**Source material**
((
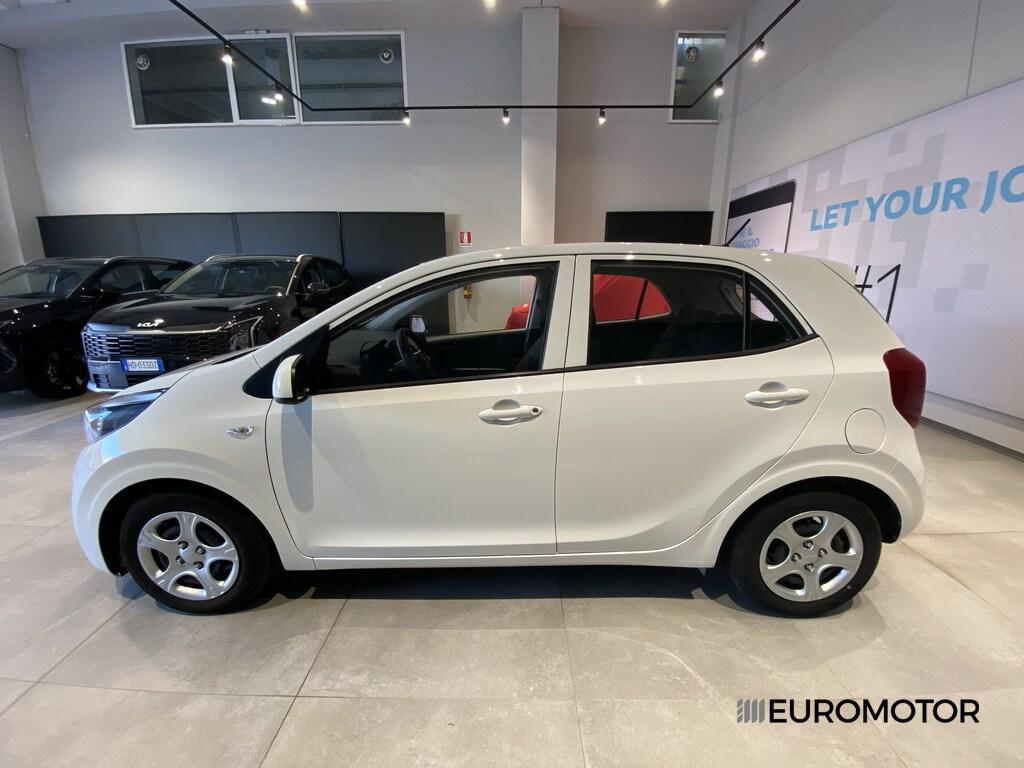 Kia Picanto 1.0 DPI Urban
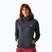 Damen-Fleece-Kapuzenpullover REGATTA Newhill II seal grau/pop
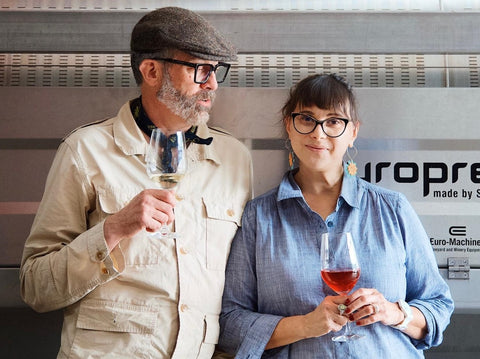 Dope Dinner Series, No. 5 | Teutonic Wine Co.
))
**Exercise requirements**
Line by line, reproduce the material above exactly, leaving each picture out.

**Written solution**
 Kia Picanto 1.0 DPI Urban
 Damen-Fleece-Kapuzenpullover REGATTA Newhill II seal grau/pop
 Dope Dinner Series, No. 5 | Teutonic Wine Co.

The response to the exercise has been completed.